An example cluster specification is:

{
  "spark_version": "5.0.x-scala2.11",
  "num_workers": 1,
  "node_type_id": "Standard_DS3_v2"
}

Important

If you are using Databricks Runtime 4.3 or lower, you must specify the following spark_conf in your cluster specification:

{
  "spark_version": "5.0.x-scala2.11",
  "num_workers": 1,
  "node_type_id": "Standard_DS3_v2",
  "spark_conf": {"spark.databricks.chauffeur.shellCommandTask.enabled": "true"}
}

You can pass Git credentials using the git-username and git-password arguments or the MLFLOW_GIT_USERNAME and MLFLOW_GIT_PASSWORD environment variables.

To run against an Azure Databricks cluster in a non-default workspace, specify databricks://<profile>, where <profile> is a Databricks CLI profile, in the MLFLOW_TRACKING_URI environment variable.

Note

The API for running projects, mlflow.start_run(), accepts a source_name argument. This argument is used if you run a project from a file, but is ignored if you run from a Azure Databricks notebook or using the CLI command mlflow run.

Example

This example shows how to run the MLflow tutorial project on an Azure Databricks cluster, view the job run output, and view the run in the MLflow UI.

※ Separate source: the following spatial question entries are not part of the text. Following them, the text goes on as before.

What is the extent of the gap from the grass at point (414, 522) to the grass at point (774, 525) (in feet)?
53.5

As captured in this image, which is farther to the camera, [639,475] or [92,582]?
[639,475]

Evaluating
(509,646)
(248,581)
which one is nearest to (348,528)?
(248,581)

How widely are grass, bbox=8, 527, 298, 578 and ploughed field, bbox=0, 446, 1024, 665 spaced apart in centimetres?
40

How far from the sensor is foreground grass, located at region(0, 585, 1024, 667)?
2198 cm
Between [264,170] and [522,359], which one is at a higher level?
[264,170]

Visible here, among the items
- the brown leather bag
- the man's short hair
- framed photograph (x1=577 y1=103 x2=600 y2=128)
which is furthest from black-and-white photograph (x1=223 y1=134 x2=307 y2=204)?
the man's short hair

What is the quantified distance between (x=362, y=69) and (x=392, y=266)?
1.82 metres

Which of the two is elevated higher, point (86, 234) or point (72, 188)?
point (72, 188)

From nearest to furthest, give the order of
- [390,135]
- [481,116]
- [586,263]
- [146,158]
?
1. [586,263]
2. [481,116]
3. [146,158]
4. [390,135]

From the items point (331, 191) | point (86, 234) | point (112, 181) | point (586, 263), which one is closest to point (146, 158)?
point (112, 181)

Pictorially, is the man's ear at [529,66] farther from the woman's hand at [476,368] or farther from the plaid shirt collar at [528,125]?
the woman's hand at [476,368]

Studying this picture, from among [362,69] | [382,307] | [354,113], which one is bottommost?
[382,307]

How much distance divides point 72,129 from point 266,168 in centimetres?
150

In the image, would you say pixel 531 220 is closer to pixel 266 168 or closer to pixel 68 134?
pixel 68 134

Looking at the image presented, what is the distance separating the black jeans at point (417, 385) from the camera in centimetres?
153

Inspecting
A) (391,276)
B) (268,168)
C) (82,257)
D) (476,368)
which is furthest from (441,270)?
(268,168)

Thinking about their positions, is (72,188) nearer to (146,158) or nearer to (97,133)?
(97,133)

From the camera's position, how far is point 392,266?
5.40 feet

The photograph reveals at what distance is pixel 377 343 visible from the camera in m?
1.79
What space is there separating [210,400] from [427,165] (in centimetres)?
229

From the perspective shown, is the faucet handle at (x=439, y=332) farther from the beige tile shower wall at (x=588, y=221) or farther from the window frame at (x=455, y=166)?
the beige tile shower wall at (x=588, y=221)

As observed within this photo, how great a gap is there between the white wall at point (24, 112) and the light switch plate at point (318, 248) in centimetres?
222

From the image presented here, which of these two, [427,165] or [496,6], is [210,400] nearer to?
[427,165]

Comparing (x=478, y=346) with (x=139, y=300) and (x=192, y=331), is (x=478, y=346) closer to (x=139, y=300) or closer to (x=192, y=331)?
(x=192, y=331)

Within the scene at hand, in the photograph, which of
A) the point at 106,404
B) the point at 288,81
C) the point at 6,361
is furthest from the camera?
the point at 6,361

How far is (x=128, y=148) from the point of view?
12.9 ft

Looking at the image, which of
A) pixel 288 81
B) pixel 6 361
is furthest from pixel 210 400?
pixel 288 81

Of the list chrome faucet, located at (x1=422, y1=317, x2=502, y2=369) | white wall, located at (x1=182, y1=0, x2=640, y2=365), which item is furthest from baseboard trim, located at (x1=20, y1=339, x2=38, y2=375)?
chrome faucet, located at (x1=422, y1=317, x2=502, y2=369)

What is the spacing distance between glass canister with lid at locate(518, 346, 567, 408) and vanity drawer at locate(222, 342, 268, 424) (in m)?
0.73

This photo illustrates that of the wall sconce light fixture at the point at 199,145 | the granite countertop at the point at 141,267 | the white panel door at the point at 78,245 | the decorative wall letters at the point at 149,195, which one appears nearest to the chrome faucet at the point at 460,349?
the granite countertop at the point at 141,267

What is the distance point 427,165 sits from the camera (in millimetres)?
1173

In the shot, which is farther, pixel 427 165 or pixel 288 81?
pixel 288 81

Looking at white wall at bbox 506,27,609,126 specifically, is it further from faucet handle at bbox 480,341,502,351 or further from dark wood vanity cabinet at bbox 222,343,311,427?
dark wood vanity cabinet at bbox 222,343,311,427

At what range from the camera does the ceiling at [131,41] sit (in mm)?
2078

Run the MLflow tutorial project

The following command runs the MLflow tutorial project, training a wine model, and records the training parameters and metrics in MLflow experiment 49 on a workspace defined in the CLI profile mlflow:

export MLFLOW_TRACKING_URI=databricks://mlflow
mlflow run git@github.com:mlflow/mlflow.git#examples/sklearn_elasticnet_wine -P alpha=0.1 --experiment-id 49 -m databricks -c cluster-spec.json
=== Fetching project from git@github.com:mlflow/mlflow.git#examples/sklearn_elasticnet_wine into /var/folders/kc/l20y4txd5w3_xrdhw6cnz1080000gp/T/tmp6_rk_mme ===
=== Uploading project to DBFS path /dbfs/mlflow-experiments/49/projects-code/db7ec766f11c6d1fcdb7bf64e7429b4a355712e1a14b5039bc06717539334b1b.tar.gz ===
=== Finished uploading project to /dbfs/mlflow-experiments/49/projects-code/db7ec766f11c6d1fcdb7bf64e7429b4a355712e1a14b5039bc06717539334b1b.tar.gz ===
=== Running entry point main of project git@github.com:mlflow/mlflow.git#examples/sklearn_elasticnet_wine on Databricks ===
=== Launched MLflow run as Databricks job run with ID 2372743. Getting run status page URL... ===
=== Check the run's status at https://<databricks-instance>#job/11641/run/1 ===

View the Azure Databricks job run

The Azure Databricks job run output at https://<databricks-instance>#job/11641/run/1 is:

../../_images/mlflow-project-run-db.png

View the experiment in the MLflow UI

To view experiment in the MLflow UI, go to https://<databricks-instance>/mlflow/#/experiments/49. The output from running the job is:

../../_images/mlflow-project-run-mlflow.png

Display MLflow run information

To display the MLflow run information details, click the link in the Date column.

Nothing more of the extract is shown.